WHAT NEEDS TO BE DONE: Without including any pictures, write out the listing below exactly.

ROWS:
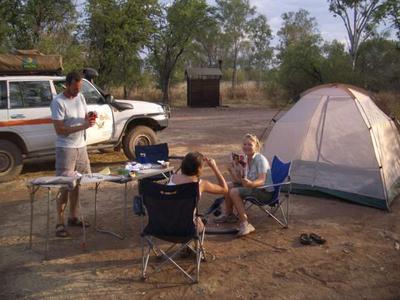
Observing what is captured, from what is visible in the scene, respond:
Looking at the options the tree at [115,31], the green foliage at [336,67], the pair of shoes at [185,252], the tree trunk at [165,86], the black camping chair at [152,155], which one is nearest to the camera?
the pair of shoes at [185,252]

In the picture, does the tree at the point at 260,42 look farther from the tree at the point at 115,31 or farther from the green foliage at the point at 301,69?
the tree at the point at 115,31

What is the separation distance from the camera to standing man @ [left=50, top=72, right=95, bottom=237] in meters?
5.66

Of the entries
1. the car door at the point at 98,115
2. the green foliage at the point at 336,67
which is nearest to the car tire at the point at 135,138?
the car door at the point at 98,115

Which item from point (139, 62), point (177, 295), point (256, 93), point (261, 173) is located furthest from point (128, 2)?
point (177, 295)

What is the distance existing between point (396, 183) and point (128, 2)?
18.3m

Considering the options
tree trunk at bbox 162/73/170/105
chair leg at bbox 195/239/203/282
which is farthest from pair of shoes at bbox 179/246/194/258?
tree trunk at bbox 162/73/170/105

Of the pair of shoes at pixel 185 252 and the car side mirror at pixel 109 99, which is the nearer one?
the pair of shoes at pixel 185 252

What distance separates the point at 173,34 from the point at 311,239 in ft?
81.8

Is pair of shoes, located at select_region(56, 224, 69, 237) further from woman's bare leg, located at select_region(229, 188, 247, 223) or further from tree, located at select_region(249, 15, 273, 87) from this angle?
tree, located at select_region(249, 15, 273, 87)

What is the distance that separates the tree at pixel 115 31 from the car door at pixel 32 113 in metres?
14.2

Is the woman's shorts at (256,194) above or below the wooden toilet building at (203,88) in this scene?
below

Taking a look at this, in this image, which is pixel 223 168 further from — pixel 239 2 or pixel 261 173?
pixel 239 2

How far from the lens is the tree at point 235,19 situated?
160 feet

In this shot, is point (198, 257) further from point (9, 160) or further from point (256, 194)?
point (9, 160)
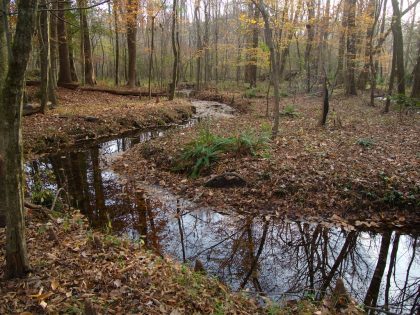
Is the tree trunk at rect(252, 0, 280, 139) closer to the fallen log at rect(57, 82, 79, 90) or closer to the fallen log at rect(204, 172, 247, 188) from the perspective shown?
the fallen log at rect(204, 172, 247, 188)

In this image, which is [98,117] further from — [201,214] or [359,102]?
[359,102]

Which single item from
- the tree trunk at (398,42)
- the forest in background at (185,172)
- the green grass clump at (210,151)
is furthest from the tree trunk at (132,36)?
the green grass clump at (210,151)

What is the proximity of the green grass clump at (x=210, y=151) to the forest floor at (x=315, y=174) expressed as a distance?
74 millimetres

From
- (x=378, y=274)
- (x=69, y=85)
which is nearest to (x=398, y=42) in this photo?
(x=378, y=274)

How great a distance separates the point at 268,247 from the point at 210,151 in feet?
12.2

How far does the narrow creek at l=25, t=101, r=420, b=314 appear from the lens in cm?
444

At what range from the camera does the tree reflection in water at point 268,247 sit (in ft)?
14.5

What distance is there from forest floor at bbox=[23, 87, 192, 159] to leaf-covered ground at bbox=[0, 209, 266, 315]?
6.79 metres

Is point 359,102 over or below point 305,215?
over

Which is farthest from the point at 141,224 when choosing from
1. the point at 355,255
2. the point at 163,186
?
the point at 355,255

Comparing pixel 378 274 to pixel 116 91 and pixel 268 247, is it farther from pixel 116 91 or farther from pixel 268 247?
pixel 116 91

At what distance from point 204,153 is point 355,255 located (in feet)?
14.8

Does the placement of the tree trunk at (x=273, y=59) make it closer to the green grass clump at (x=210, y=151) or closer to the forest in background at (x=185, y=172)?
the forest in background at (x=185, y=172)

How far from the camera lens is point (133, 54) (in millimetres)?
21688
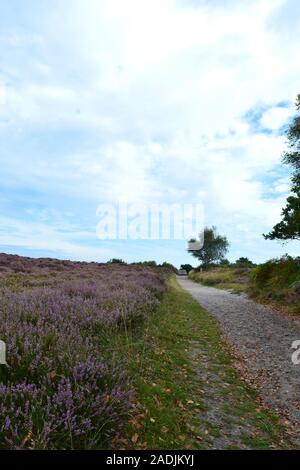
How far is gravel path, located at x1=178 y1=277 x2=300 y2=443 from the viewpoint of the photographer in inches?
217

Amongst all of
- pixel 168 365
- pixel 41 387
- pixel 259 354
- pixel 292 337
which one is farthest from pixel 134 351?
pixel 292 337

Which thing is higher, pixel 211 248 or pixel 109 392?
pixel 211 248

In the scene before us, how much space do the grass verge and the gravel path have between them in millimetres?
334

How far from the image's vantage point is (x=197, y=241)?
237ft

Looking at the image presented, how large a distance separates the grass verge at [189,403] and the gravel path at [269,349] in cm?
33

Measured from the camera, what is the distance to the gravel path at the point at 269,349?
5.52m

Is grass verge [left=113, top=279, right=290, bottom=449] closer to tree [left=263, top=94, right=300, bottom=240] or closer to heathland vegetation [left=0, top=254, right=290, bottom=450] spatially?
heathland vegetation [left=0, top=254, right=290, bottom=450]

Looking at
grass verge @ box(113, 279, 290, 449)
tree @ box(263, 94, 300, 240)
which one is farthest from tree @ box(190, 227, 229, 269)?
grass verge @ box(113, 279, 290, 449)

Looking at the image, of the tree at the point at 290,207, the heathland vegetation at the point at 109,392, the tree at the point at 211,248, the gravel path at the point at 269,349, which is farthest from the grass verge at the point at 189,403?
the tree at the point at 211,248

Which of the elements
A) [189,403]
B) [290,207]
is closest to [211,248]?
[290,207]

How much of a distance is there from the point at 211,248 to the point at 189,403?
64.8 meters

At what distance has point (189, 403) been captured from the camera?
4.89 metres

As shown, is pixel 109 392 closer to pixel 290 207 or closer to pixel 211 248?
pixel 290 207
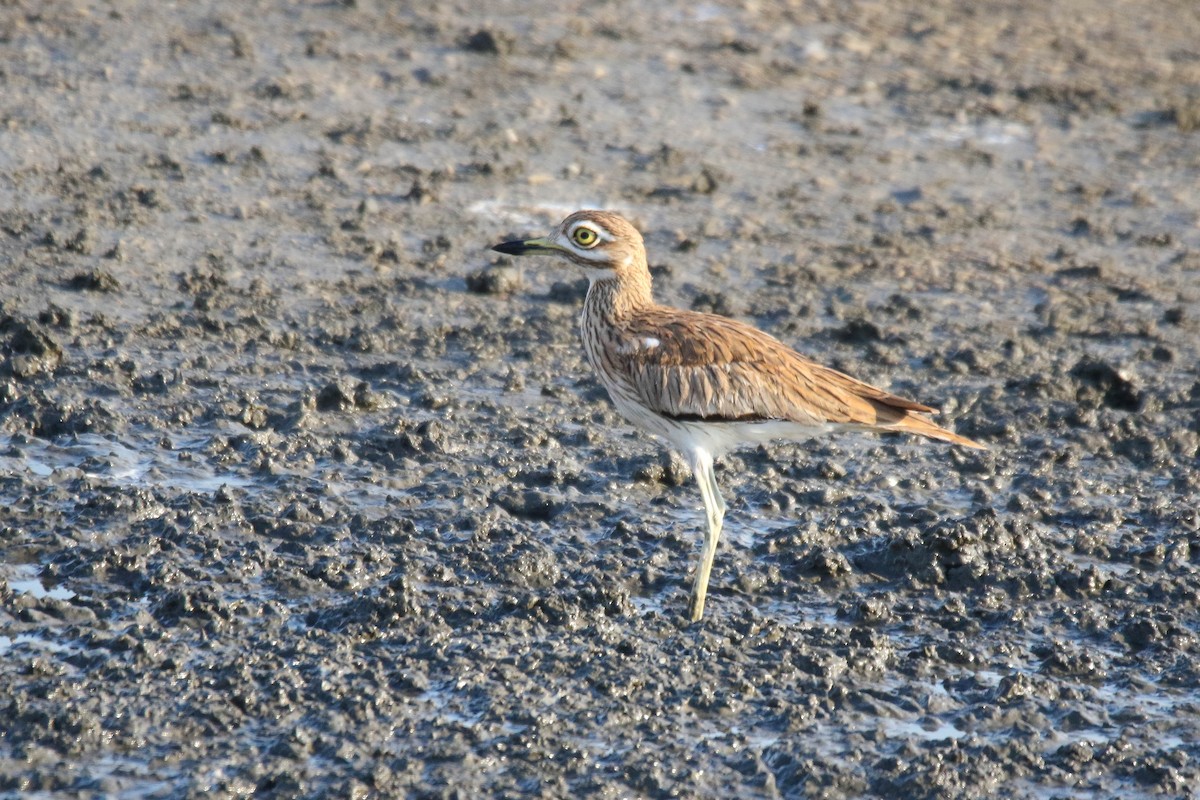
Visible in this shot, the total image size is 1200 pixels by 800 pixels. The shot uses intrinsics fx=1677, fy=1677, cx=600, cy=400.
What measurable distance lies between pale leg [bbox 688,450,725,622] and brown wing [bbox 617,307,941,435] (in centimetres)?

SOLUTION FOR THIS TASK:
Observing what is captured, from what is visible in the scene, respond:
Looking at the options the tree at [115,31], the green foliage at [336,67], the pair of shoes at [185,252], the tree trunk at [165,86], the black camping chair at [152,155], which one is nearest to the camera?
the pair of shoes at [185,252]

In the picture, does the tree at the point at 260,42 look farther from the tree at the point at 115,31 or farther from the green foliage at the point at 301,69?
the tree at the point at 115,31

What is the separation distance from the camera to standing man @ [left=50, top=72, right=95, bottom=237] in meters?
5.66

Of the entries
1. the car door at the point at 98,115
2. the green foliage at the point at 336,67
which is nearest to the car tire at the point at 135,138?
the car door at the point at 98,115

Which item from point (139, 62), point (177, 295), point (256, 93), point (261, 173) is located furthest from point (128, 2)?
point (177, 295)

What is the distance existing between point (396, 183) and point (128, 2)?
18.3m

Considering the options
tree trunk at bbox 162/73/170/105
chair leg at bbox 195/239/203/282
which is farthest from pair of shoes at bbox 179/246/194/258?
tree trunk at bbox 162/73/170/105

Of the pair of shoes at pixel 185 252 and the car side mirror at pixel 109 99, which is the nearer one?
the pair of shoes at pixel 185 252

What distance separates the point at 173,34 from the point at 311,239 in ft?
81.8

Is pair of shoes, located at select_region(56, 224, 69, 237) further from woman's bare leg, located at select_region(229, 188, 247, 223) or further from tree, located at select_region(249, 15, 273, 87) from this angle?
tree, located at select_region(249, 15, 273, 87)

What is the distance that separates the tree at pixel 115 31 from the car door at pixel 32 113 in metres?
14.2

Is the woman's shorts at (256,194) above or below the wooden toilet building at (203,88) in this scene?
below

Taking a look at this, in this image, which is pixel 223 168 further from — pixel 239 2 or pixel 261 173?
pixel 239 2

How far from the lens is the tree at point 235,19 situated?
160 feet

In this shot, is point (198, 257) further from point (9, 160) or further from point (256, 194)?
point (9, 160)
Is the tree trunk at rect(252, 0, 280, 139) closer to the fallen log at rect(57, 82, 79, 90) or closer to the fallen log at rect(204, 172, 247, 188) from the perspective shown?
the fallen log at rect(204, 172, 247, 188)

In this image, which is [98,117] further from — [201,214] or [359,102]?
[359,102]

Which single item from
- the tree trunk at (398,42)
- the forest in background at (185,172)
- the green grass clump at (210,151)
is furthest from the tree trunk at (132,36)?
the green grass clump at (210,151)

What is the proximity of the green grass clump at (x=210, y=151) to the forest floor at (x=315, y=174) expressed as a distance?
74 millimetres

From
- (x=378, y=274)
- (x=69, y=85)
which is nearest to (x=398, y=42) in this photo?
(x=378, y=274)

How great a distance separates the point at 268,247 from the point at 210,151 in feet?
12.2

How far does the narrow creek at l=25, t=101, r=420, b=314 appear from the lens in cm?
444

At what range from the camera does the tree reflection in water at point 268,247 sit (in ft)?
14.5

What distance is there from forest floor at bbox=[23, 87, 192, 159] to leaf-covered ground at bbox=[0, 209, 266, 315]?
6.79 metres

Is point 359,102 over or below point 305,215?
over

Which is farthest from the point at 141,224 when choosing from
1. the point at 355,255
2. the point at 163,186
?
the point at 355,255

Comparing pixel 378 274 to pixel 116 91 and pixel 268 247, is it farther from pixel 116 91 or farther from pixel 268 247?
pixel 116 91

At what distance from point 204,153 is point 355,255 located (in feet)?
14.8

Does the placement of the tree trunk at (x=273, y=59) make it closer to the green grass clump at (x=210, y=151) or closer to the forest in background at (x=185, y=172)?
the forest in background at (x=185, y=172)

How far from the camera lens is point (133, 54) (in millimetres)?
21688
How far is gravel path, located at x1=178 y1=277 x2=300 y2=443 from the viewpoint of the photographer in inches?
217

Amongst all of
- pixel 168 365
- pixel 41 387
- pixel 259 354
- pixel 292 337
which one is farthest from pixel 134 351?
pixel 292 337

Which thing is higher, pixel 211 248 or pixel 109 392?
pixel 211 248

In the scene before us, how much space do the grass verge and the gravel path have between them in millimetres?
334

How far from the image's vantage point is (x=197, y=241)?
237ft

Looking at the image presented, how large a distance separates the grass verge at [189,403] and the gravel path at [269,349] in cm?
33

Measured from the camera, what is the distance to the gravel path at the point at 269,349?
5.52m

Is grass verge [left=113, top=279, right=290, bottom=449] closer to tree [left=263, top=94, right=300, bottom=240] or closer to heathland vegetation [left=0, top=254, right=290, bottom=450] spatially?
heathland vegetation [left=0, top=254, right=290, bottom=450]

Looking at
grass verge @ box(113, 279, 290, 449)
tree @ box(263, 94, 300, 240)
which one is farthest from tree @ box(190, 227, 229, 269)?
grass verge @ box(113, 279, 290, 449)

Looking at the image, of the tree at the point at 290,207, the heathland vegetation at the point at 109,392, the tree at the point at 211,248, the gravel path at the point at 269,349, which is farthest from the grass verge at the point at 189,403?
the tree at the point at 211,248

Which of the elements
A) [189,403]
B) [290,207]
is closest to [211,248]?
[290,207]

How much of a distance is there from the point at 211,248 to the point at 189,403?
64.8 meters

At what distance has point (189, 403) been captured from the camera?
4.89 metres

As shown, is pixel 109 392 closer to pixel 290 207 or closer to pixel 211 248?
pixel 290 207
Visible in this shot, the total image size is 1200 pixels by 800 pixels. The shot uses intrinsics fx=1677, fy=1677, cx=600, cy=400.
What measurable distance lies between pale leg [bbox 688,450,725,622] and brown wing [bbox 617,307,941,435] (in centimetres)?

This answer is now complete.